To illustrate this process, consider a typical fraud example: the fictitious vendor scheme. In this scenario, an employee creates fake vendors in the system and processes fraudulent invoices to siphon funds. A good risk assessment would raise questions such as:
- Who has permission to create vendor profiles?
- Does that access align with their job responsibilities? Or is it excessive access?
- Is the vendor list periodically reviewed for legitimacy?
- Can the system track and identify who created or modified a vendor record?

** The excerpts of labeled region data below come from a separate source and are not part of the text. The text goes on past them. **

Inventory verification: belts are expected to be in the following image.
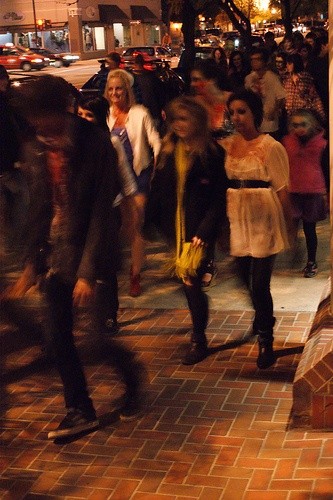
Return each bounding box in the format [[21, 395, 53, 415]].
[[228, 180, 271, 188]]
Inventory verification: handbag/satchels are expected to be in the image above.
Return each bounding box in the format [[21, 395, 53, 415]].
[[175, 242, 217, 287]]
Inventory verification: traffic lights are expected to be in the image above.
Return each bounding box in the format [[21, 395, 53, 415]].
[[38, 20, 43, 30]]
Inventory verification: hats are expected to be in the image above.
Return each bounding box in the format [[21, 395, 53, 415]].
[[227, 90, 263, 127], [107, 69, 134, 88]]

With this evaluation, the organization can create a risk assessment matrix that records the risks identified through these questions, the likelihood of each event occurring, and its impact. In the example above, the core risk is unnecessary system access with no oversight, which creates an opportunity for fraud. To address it, leadership can implement internal controls for fraud prevention, such as approval workflows, periodic audits, role-based access controls, and vendor verification.
Control Environment
Effective internal control programs are undoubtedly underpinned by an organizational culture rooted in ethics. Policies, procedures, and checklists provide structure, but they are mere documentation without ethical leadership and accountability. Hence, it is important to set the right tone at the top. Management should set ethical examples for employees. This defines expectations for behaviour and nurtures a control environment in which employees act responsibly, thereby reducing fraud risk.
Cultural Foundation
A control culture starts with core values of honesty, responsibility, transparency, and accountability. Organizations must cultivate an environment where fraud is unacceptable while ethical decision-making is encouraged and rewarded. When the culture supports doing the right thing, employees stop viewing controls as added steps and see them as a natural way to do routine work. This builds trust and reduces risk.

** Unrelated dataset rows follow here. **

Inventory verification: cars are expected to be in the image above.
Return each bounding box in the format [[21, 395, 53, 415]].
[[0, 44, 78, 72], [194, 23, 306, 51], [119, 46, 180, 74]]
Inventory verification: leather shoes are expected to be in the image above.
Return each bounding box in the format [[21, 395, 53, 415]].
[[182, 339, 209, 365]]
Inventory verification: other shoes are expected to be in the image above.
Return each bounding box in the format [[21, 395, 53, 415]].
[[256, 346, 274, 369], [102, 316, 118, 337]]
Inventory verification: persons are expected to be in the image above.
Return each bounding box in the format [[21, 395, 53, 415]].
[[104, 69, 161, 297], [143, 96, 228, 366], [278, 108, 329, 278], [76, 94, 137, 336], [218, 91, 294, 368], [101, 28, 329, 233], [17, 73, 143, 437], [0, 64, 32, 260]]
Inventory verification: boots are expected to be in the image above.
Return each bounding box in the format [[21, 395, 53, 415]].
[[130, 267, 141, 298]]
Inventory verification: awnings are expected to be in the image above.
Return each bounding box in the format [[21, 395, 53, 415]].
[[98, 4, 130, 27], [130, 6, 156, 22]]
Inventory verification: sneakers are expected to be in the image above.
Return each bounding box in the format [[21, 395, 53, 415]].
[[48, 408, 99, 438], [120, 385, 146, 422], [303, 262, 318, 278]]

Leadership Responsibilities
Leaders play a critical role in shaping and endorsing the control environment. It is not just enough to publish values on a website or include them in a policy manual. A responsible and effective leader lives up to those values in decisions, priorities, and behaviours. Leaders must follow controls and demonstrate integrity. They must also promptly and fairly take corrective action when behaviours deviate from desired values. When employees observe leadership and follow in their footsteps, the control environment becomes credible and respected.
Consequences of Poor Tone
A weak tone at the top has direct consequences that ripple throughout the organization. When rules are ignored or selectively enforced, discipline erodes. Even worse, if leaders bypass controls and fail to address violations, they invite trouble. Employees tend to conclude that controls are flexible or perhaps irrelevant, and that misconduct may go unnoticed or unpunished. This creates an environment where fraud becomes easier, likelier, and harder to detect.
Conclusion
A 2022 KPMG Fraud Outlook survey of 642 senior executives and board members in the Americas found that 71% had experienced internal or external fraud in the last 12 months. The survey also confirmed that fraud, compliance breaches, and cyberattacks have increased in severity and are expected to become more frequent. These findings highlight that organizations cannot rely on trust alone and that strong internal controls to prevent fraud are essential.

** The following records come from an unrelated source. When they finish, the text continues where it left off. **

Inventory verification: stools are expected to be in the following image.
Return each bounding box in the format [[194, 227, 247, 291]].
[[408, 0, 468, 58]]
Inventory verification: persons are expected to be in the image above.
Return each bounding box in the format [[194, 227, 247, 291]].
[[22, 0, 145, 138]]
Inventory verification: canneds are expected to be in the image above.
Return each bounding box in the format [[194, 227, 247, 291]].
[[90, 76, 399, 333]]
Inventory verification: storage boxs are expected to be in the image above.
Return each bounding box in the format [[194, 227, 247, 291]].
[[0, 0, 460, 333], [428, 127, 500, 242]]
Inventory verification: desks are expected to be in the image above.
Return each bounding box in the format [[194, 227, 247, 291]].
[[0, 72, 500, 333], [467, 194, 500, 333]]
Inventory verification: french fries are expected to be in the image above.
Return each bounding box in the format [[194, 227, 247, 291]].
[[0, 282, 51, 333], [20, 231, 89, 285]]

An effective internal control system does not just help in regulatory compliance; it serves as a safety net to protect assets, enhance credibility, and support long-term success. And while the internal fraud controls checklist in this article is a great practical tool, the real power of controls lies in the people who consistently follow them. When everyone understands their role and acts responsibly, controls evolve from a burden into a natural part of how work gets done.